Photosharing is key to facebook's success. That's why he bought instagram.
Nothing more nothing less.

Monetary Value = how much someone is willing to pay. Facebook was willing to
pay $1B, so yes, instagram is worth $1B. Instagram may never produce any
significant revenue, it's value is that it's a strategic asset to facebook.
Just like the patent purchases they recently made.

I think Instagram got pretty lucky with the timing(since we are in a bubble)
and the purchaser. Facebook's mobile app is not very good. Facebook should of
been more aware of it's competitors and acquired them earlier on. And facebook
should of negotiated better.

That said if they put the instagram guys to work improving the facebook app it
may well end being worth 1B$ in actual revenue. (Though this was clearly
primarily strategic, not talent acquisition).

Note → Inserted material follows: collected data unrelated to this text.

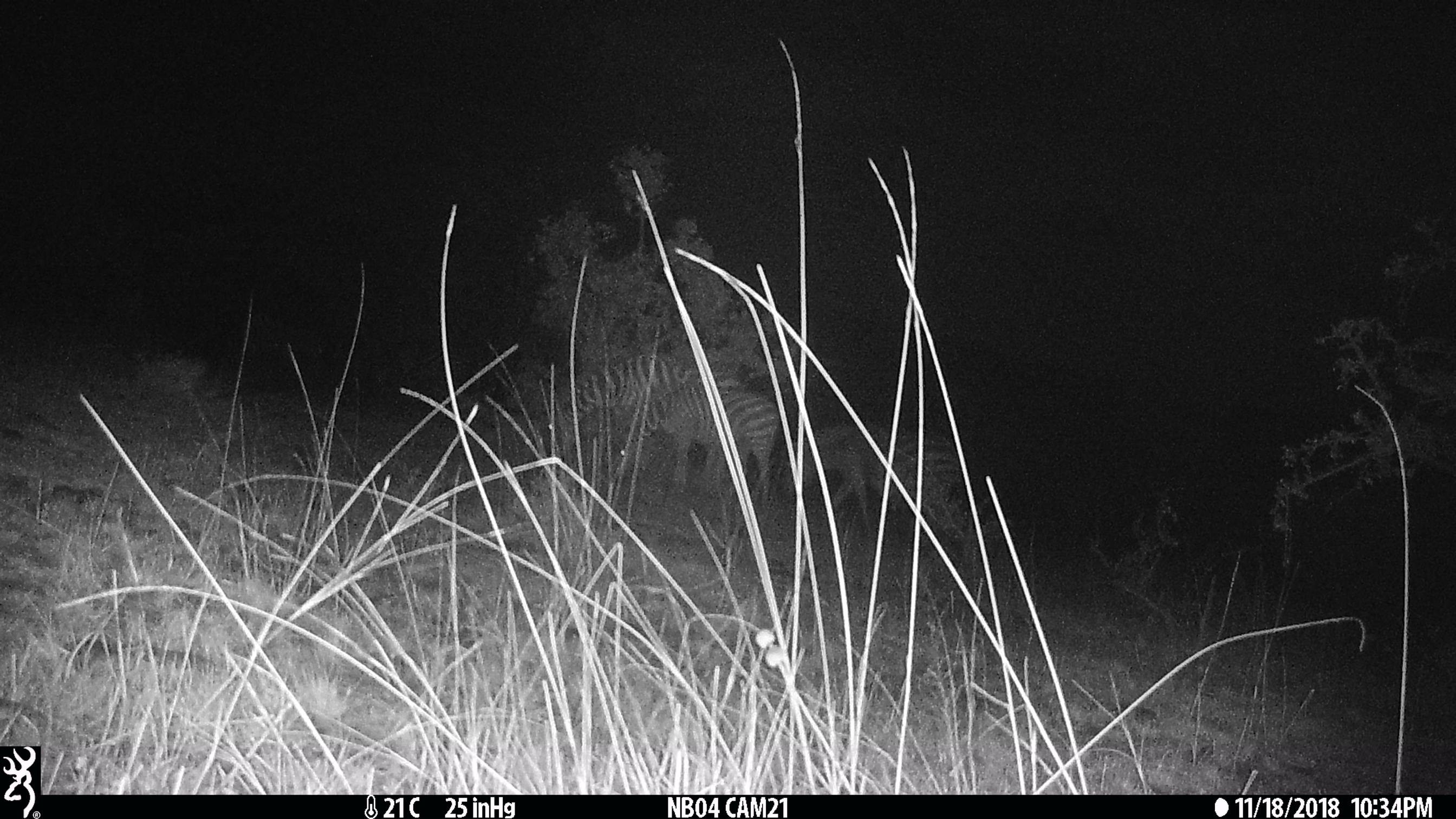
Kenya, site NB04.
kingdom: Animalia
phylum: Chordata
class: Mammalia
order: Perissodactyla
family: Equidae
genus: Equus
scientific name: Equus quagga burchellii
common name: burchell's zebra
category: zebra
Zebra (burchell's zebra) (Equus quagga burchellii).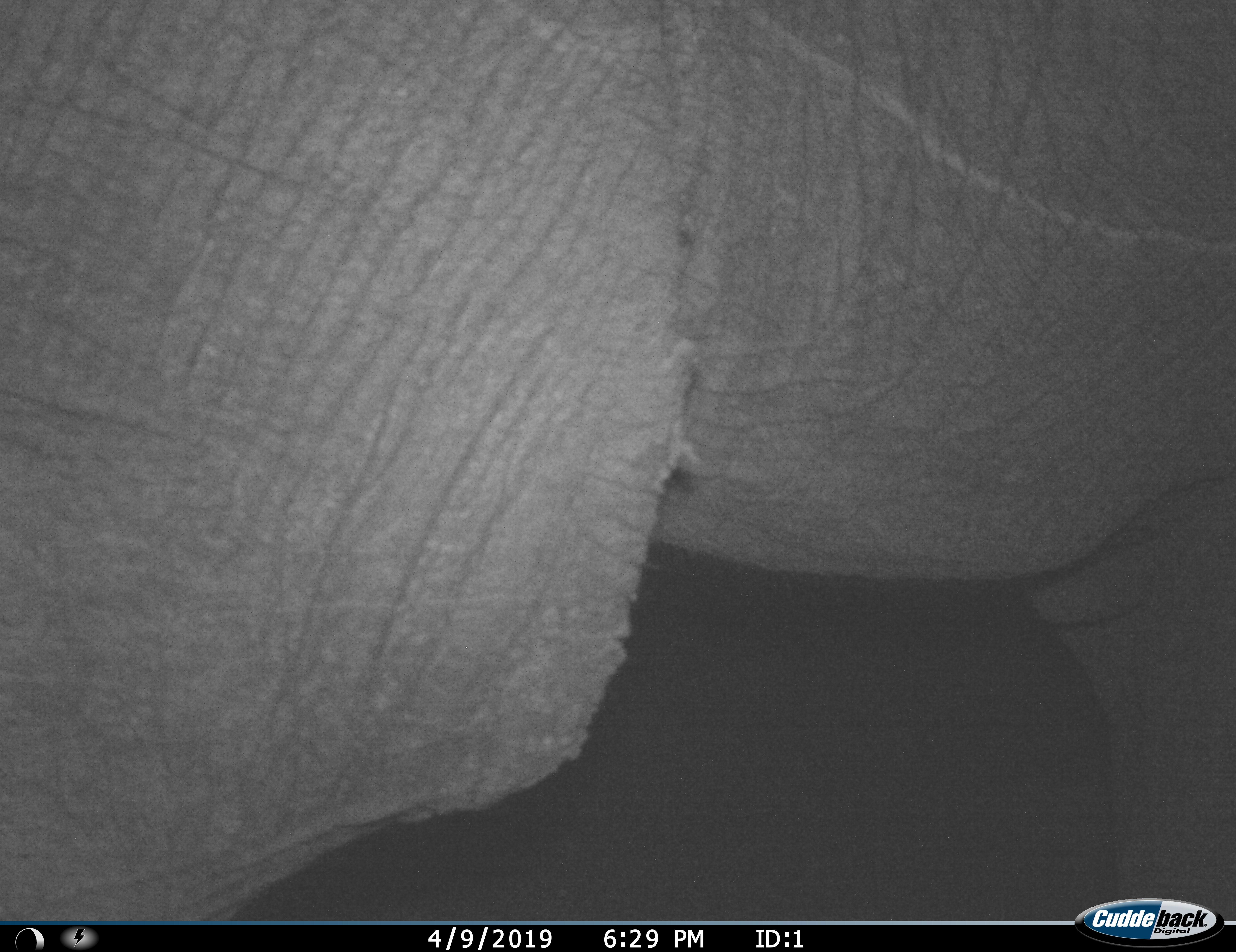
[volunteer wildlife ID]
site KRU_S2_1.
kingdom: Animalia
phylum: Chordata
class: Mammalia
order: Proboscidea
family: Elephantidae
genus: Loxodonta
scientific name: Loxodonta africana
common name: african bush elephant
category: elephant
Elephant (african bush elephant) (Loxodonta africana), count 1. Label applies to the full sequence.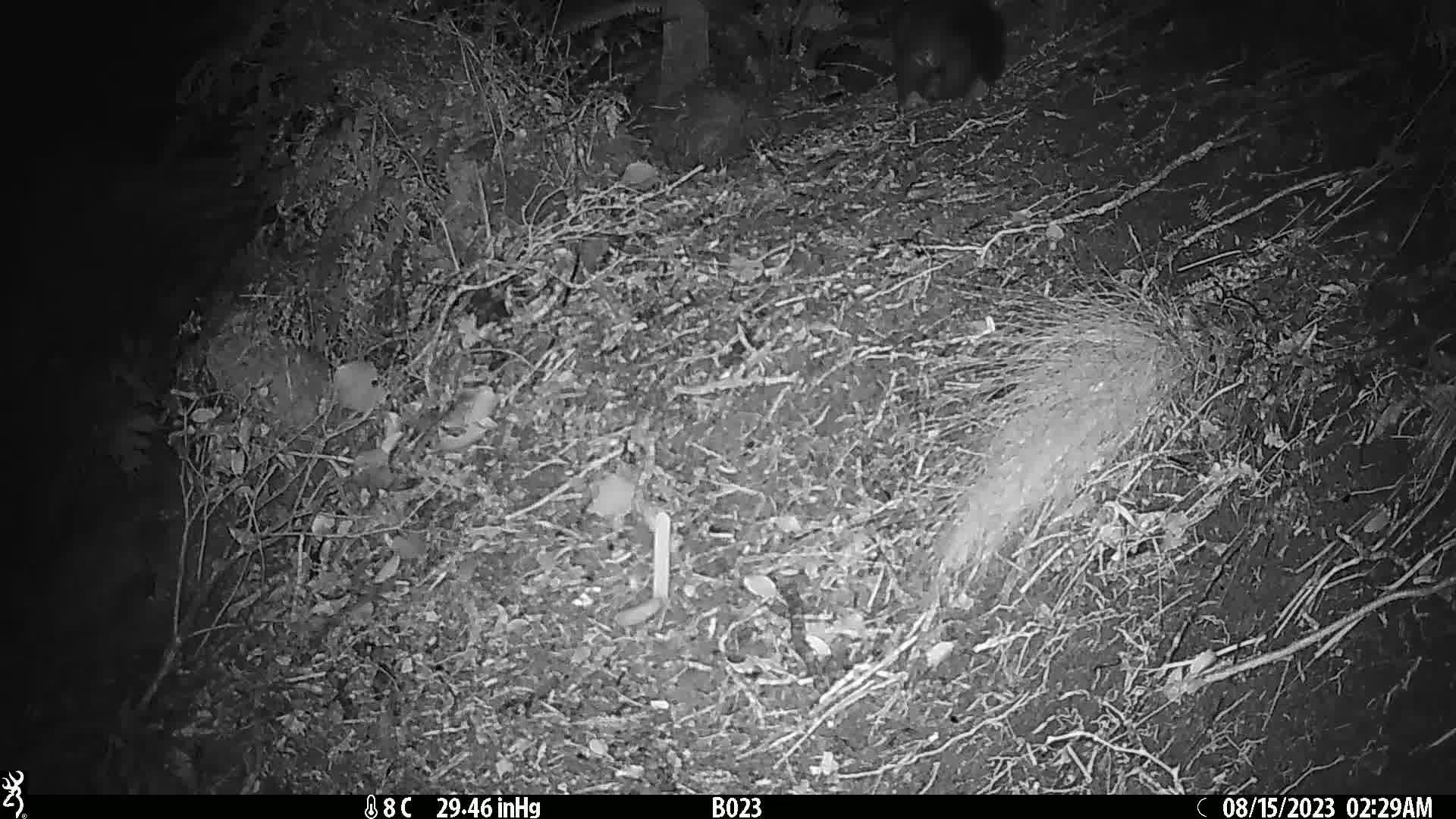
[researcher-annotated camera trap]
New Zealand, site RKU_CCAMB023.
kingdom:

Instagram seems like a company designed for acquisition, on it's own it
probably could never monetize very well. But it has undeniable strategic value
for a company trying to expand or maintain their social and mobile presence.

------
saddino
Spot on.

I think Color's pitch was to stealthily suck value out of Facebook by
attacking what it perceived (and Instagram proved out) as its greatest
weakness: a healthy amount of user engagement on FB is around photos. If one
could create the "perfect" photo sharing mobile network, FB users would start
sharing photos outside of FB. As soon as a critical mass of users and photos
was achieved, FB would recognize the attack and defeat it via acquisition.

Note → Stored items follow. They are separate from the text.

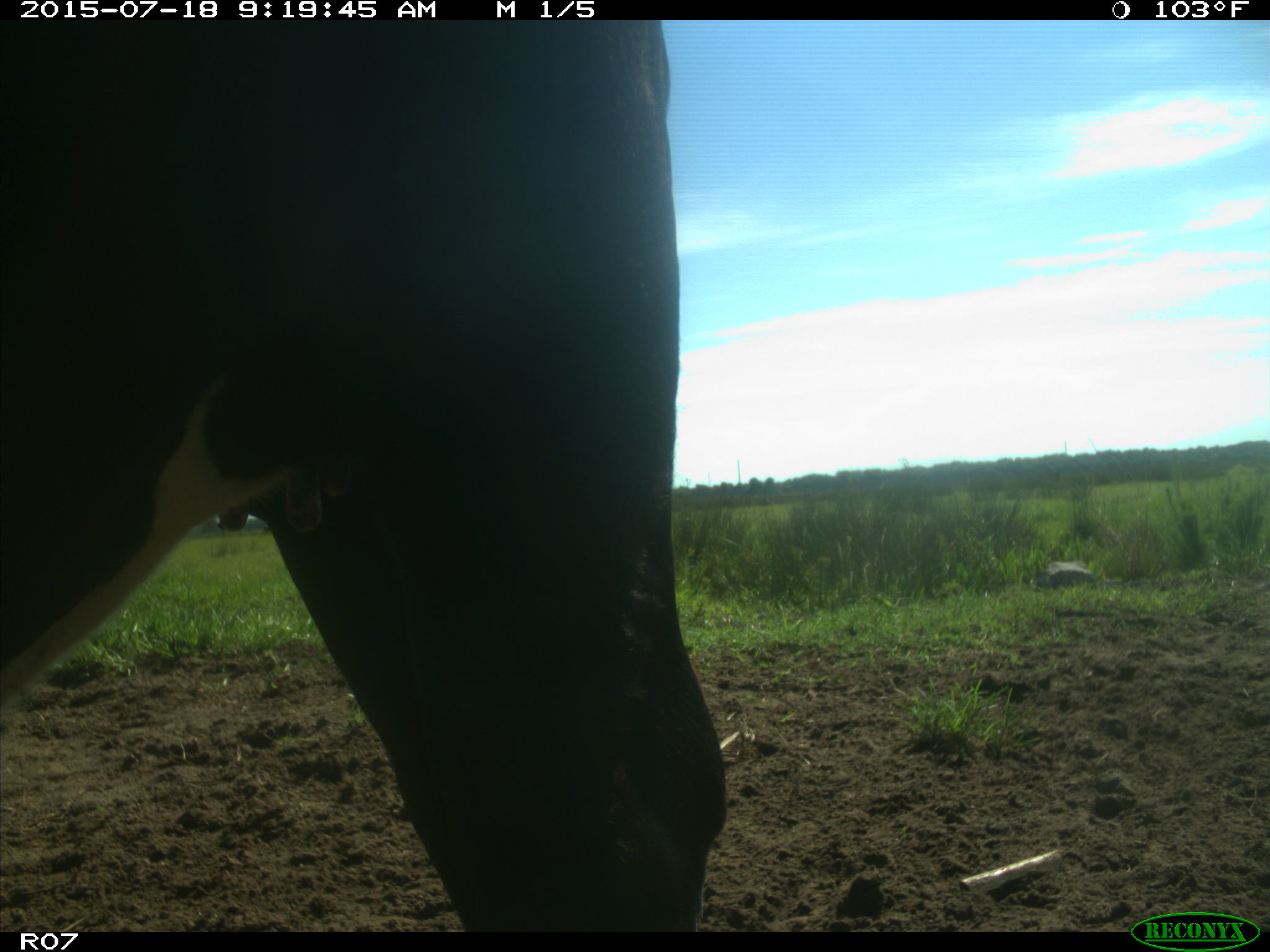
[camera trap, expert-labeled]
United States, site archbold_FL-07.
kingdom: Animalia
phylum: Chordata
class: Mammalia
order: Artiodactyla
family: Bovidae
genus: Bos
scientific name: Bos taurus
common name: domestic cow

IMO the main difference is that Color (and their investors) had a well-defined
strategy, but it was Instagram that had the perfect app.

------
Jabbles
I think an analogy to "The Selfish Gene" is appropriate here. The emphasis is
on "gene" as the basic unit of natural selection.

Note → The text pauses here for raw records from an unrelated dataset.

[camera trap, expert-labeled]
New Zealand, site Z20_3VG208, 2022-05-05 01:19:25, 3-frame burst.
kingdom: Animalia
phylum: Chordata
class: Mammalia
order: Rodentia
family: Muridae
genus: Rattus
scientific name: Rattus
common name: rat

Here we see (as we have always known) that the basic unit of investment
success is not the team, the idea, or the company; but the portfolio. It
doesn't matter that Sequoia squandered $41 million on one company if they made
hundreds of millions on Instagram. Startups are high-risk, high-reward
ventures, and they have always known that.

As to whether the huge capital and press actually hindered Color, I'm not
convinced, but it seems plausible.

------
joeblau
When I watched the interview with Kevin Systrom by Kevin Rose, Systrom's
"Grand Vision" definitely reminded me of the goal of Color.

Here is a link:
[http://www.youtube.com/watch?feature=player_detailpage&v...](http://www.youtube.com/watch?feature=player_detailpage&v=IPigMKugJhY#t=2094s)

------
knes
Have you guys had a look at Colors latest android app, Exclusive to Verizon? I
think their $41 millions funding and this app describe quite well what the
Founders of Colors are: True Hustlers that can sell anything to anyone and are
just focus on money, not on creating a useful product/service to the users.

------
sharan
It isn't that they raised $41 million, that was the issue. It was the fact
that they raised that amount without any real metrics to back the team or the
product.

Someone gave me this analogy that I thought was quite well put. Michael Jordan
kicked ass at basketball, but it would have been a foolish manager who gave
him a $41 million contract when he decided to try baseball.

Hindsight-20:20 here - Color might have been an incredible story on paper, and
it might even have warranted a stratospheric valuation. But nothing besides
cold, hard numbers warrants cash of $41MM for a web/app startup.

------
nivertech

        TL;DR: In almost any scenario, Sequoia still ends up making a lot of money.

------
loverobots
Instagram success involved a lot of luck, especially in choosing their pivot.

*It does not diminish their incredible talent and creativity, but those could have been "wasted" on an unpopular app until the money run out. Instead they chose one that was adopted like wildfire and their talent was showcased. By next year, it may become "meh," we do not know.

Bottom line: $41 million isn't going to help much with the idea and having it
widely used by people so they were crazy to give them that much money right
away. You either have the idea or you don't, and execution, as shown by
Instagram, requires much less than $41 million.